** Opening Exercise text block **

# Mayan Ruins New Build (1st Build)



## ticmike (Jun 2, 2013)

Well, ive decided to start on my Mayan ruins background for an unused Exo Terra viv i am planning on putting a few fan footed geckos into.

I dont have a plan im just building as i go and see where it takes me.

This is what ive done so far and i think my next step is to carve the bricks onto the walls (outside and in) the get the outside walls grouted and painted and then i can get it secured inside the viv and then start building around that.

Here it all is so far.... quite a way to go yet and i'll keep it all updated for you all on here.


----------



## Meefloaf (Mar 24, 2013)

http://www.reptileforums.co.uk/forums/habitat/968252-mayan-ruins-new-viv-build.html ???


----------



## ticmike (Jun 2, 2013)

Ha Ha you got me!!!

The original build i started last week i wasnt happy with and also needed the tank for something else, so started again on a different tank and im happier with the way its going.

Just remember everyone this is my first time at this, so hopefully it'll turn out ok.


----------



## Meefloaf (Mar 24, 2013)

it's fine dude, i've had to scrap my first build a week before i was planning on getting my frogs, noticed a crack in the plastidip/rockoflex and it compromised, sure i could fix it, but what if in a couple of months i need to fix another spot etc etc. good luck fella, at least you only did a mock up


----------



## ticmike (Jun 2, 2013)

Aww thats a shame about the frog build, my next build is going to be a frog build for a couple of red eyes and im doing a living/planted tank, so been researching the various methods of the backgrounds.
Is there any good guides that you know of?


----------



## ticmike (Jun 2, 2013)

Well got up this morning and started the carving of the walls, was going to do a normal brick pattern, but got carried away and did a random pattern, see what you think...


----------



## Meefloaf (Mar 24, 2013)

ticmike said:


> Aww thats a shame about the frog build, my next build is going to be a frog build for a couple of red eyes and im doing a living/planted tank, so been researching the various methods of the backgrounds.
> Is there any good guides that you know of?


On my phone atm but fatlad69 exo dartfrog thread is the one I followed, great build, however I personally had massive issues with rockoflex and plastidip, and that's why I have to build this other vivarium.


----------



## ticmike (Jun 2, 2013)

What method are you going for now? Or are you just retrying the plastidip rock of lexus again? 

Newbie looking to learn


----------



## Meefloaf (Mar 24, 2013)

** Closing Exercise text block **
** Opening Data shown block **

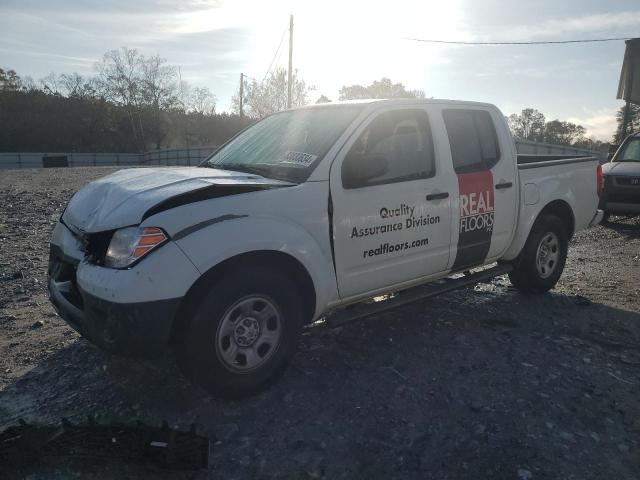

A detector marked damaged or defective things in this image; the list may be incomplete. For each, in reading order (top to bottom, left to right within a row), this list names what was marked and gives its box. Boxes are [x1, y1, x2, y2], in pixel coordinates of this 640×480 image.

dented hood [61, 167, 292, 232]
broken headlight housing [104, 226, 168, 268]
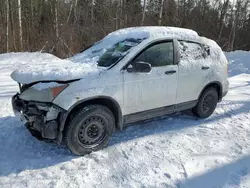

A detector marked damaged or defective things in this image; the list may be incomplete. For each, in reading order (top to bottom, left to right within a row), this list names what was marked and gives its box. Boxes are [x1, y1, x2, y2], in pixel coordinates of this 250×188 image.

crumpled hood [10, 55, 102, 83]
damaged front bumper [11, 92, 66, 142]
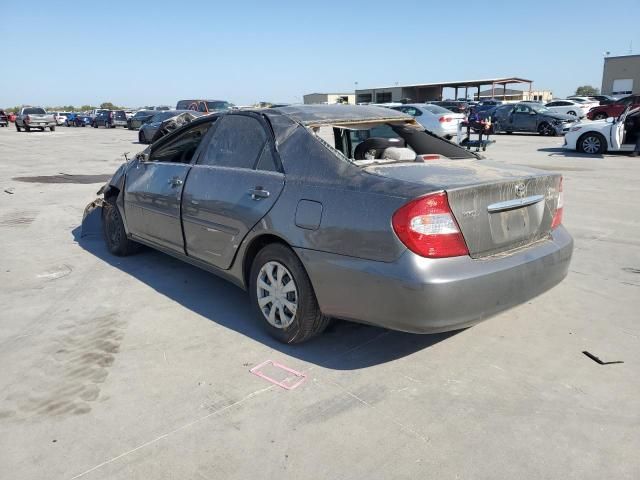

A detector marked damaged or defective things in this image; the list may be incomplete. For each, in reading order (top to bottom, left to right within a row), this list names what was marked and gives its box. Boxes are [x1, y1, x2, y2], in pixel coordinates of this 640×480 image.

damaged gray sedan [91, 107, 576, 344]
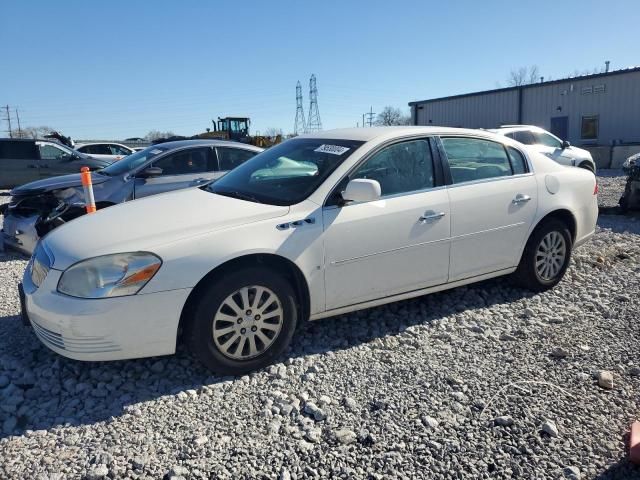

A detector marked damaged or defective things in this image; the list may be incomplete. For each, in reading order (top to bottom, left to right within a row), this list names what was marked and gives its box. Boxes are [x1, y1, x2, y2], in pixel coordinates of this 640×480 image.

** Closing Data shown block **

Required work
**a.** Answer these questions using the forum thread.
(i) What kind of geckos does ticmike plan to put into the Exo Terra viv?
(ii) According to ticmike, what animals is the next build for?
(iii) Which two materials did Meefloaf have massive issues with?
**b.** Reproduce the passage from the forum thread word for word, starting at "I dont have" and ending at "all on here.".

Task results
**a.**
(i) A few fan footed geckos.
(ii) A couple of red eyes, in a frog build.
(iii) Rockoflex and plastidip.

**b.**
I dont have a plan im just building as i go and see where it takes me.

This is what ive done so far and i think my next step is to carve the bricks onto the walls (outside and in) the get the outside walls grouted and painted and then i can get it secured inside the viv and then start building around that.

Here it all is so far.... quite a way to go yet and i'll keep it all updated for you all on here.